Eternal Return (Eliade) - Sacred Time

Sacred Time

Eliade's theory implies that as the power of a thing lies in its origin, the entire world's power lies in the cosmogony. If the Sacred established all valid patterns in the beginning, during the time recorded in myth, then the mythical age is sacred time — the only time that contains any value. Man's life only has value to the extent that it conforms to the patterns of the mythical age.

The religion of the Australian Aboriginals is supposed to contain many examples of the veneration paid to the mythical age. Just before the dawn of the first day, the Bagadjimbiri brothers emerged from the Earth in the form of dingos, and then turned into human giants whose heads touched the sky. Before the Bagadjimbiri came, nothing had existed. But when the sun rose, and the brothers began naming things, the "plants and animals began really to exist". The brothers met a group of people and organized them into a civilized society. The people of this tribe — the Karadjeri of Australia — still imitate the two brothers in many ways:

"One of the Bagadjimbiri stopped to urinate That is the reason why the Australian Karadjeri stop and take up a special position in order to urinate. The brothers stopped and ate a certain grain raw; but they immediately burst into laughter, because they knew that one ought not eat it so and since then men imitate them whenever they have this grain cooked. The Bagadjimbiri threw a primal (a kind of large baton) at an animal and killed it—and this is how men have done it ever since. A great many myths describe the manner in which the brothers Bagadjimbiri founded all the customs of the Karadjeri, and even their behavior."

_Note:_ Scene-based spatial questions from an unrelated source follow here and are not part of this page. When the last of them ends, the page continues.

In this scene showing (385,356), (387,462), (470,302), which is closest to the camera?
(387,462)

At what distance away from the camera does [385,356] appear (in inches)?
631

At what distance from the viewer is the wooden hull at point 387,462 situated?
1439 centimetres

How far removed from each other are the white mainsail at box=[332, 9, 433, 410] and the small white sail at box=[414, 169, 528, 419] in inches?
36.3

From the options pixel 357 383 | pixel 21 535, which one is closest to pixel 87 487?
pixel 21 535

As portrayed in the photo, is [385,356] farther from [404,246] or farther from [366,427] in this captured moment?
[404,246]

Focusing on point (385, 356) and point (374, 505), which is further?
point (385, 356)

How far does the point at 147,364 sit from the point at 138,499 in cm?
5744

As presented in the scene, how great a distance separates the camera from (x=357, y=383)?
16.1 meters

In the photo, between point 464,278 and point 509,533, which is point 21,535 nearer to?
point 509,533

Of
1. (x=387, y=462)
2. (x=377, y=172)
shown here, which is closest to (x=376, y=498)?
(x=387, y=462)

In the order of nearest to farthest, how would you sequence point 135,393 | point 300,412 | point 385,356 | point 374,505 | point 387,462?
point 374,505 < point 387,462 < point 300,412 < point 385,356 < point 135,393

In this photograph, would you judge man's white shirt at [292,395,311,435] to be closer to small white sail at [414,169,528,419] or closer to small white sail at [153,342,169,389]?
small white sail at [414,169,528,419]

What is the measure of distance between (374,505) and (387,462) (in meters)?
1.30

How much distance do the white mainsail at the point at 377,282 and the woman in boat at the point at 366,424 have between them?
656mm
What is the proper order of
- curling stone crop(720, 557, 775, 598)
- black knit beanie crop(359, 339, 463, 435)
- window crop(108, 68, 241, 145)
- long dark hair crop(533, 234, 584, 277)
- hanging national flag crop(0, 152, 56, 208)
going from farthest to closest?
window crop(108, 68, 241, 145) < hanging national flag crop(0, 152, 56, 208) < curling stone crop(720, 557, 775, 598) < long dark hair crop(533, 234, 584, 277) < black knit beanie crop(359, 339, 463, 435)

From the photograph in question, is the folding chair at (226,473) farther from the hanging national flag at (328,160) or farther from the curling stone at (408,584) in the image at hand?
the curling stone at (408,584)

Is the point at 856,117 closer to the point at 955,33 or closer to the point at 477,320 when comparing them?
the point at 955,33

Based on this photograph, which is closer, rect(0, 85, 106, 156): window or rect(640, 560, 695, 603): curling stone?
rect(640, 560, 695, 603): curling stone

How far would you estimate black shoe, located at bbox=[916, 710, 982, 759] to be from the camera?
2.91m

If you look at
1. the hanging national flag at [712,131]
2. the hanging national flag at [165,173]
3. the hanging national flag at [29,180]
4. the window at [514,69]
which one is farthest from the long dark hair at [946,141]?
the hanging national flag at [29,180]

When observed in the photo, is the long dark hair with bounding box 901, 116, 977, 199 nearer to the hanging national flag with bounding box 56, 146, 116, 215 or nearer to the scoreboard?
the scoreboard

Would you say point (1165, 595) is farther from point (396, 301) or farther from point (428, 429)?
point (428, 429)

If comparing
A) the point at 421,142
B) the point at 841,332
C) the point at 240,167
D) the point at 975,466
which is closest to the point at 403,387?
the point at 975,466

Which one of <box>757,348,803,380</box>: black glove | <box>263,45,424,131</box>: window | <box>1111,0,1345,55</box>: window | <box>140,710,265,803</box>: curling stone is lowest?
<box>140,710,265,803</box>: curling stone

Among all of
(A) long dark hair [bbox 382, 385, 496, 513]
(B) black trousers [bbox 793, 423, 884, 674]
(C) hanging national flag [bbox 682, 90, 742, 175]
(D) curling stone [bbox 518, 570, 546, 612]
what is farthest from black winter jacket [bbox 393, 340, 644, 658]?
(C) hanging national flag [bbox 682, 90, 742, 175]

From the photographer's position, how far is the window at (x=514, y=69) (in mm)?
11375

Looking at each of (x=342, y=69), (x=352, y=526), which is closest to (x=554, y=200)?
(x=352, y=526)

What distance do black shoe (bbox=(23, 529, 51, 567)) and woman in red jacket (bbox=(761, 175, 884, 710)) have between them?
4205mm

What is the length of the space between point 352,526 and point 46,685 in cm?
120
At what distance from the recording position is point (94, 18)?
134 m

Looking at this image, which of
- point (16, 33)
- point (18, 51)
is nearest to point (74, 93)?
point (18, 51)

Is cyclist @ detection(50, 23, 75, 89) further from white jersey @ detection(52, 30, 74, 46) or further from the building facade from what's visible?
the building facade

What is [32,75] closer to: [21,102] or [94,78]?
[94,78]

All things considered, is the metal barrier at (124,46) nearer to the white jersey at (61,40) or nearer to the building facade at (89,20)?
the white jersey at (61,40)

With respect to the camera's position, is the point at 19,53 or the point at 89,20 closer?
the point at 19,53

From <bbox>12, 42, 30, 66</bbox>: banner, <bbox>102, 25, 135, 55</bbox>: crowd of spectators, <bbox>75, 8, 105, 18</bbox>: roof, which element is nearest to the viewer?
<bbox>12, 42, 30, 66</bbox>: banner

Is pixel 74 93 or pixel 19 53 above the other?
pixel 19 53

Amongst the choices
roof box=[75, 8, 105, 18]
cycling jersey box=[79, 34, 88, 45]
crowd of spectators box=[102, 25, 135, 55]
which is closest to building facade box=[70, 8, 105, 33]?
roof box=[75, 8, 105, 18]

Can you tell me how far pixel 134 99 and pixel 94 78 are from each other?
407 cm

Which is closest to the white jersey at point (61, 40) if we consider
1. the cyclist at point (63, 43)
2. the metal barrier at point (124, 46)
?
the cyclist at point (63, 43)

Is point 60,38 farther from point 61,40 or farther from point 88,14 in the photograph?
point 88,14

The mythical age was the time when the Sacred appeared and established reality. For traditional man, Eliade argues, (1) only the first appearance of something has value; (2) only the Sacred has value; and, therefore, (3) only the first appearance of the Sacred has value. Because the Sacred first appeared in the mythical age, only the mythical age has value. According to Eliade’s hypothesis, "primitive man was interested only in the beginnings … to him it mattered little what had happened to himself, or to others like him, in more or less distant times". Hence, traditional societies express a "nostalgia for the origins", a yearning to return to the mythical age. To traditional man, life only has value in sacred time.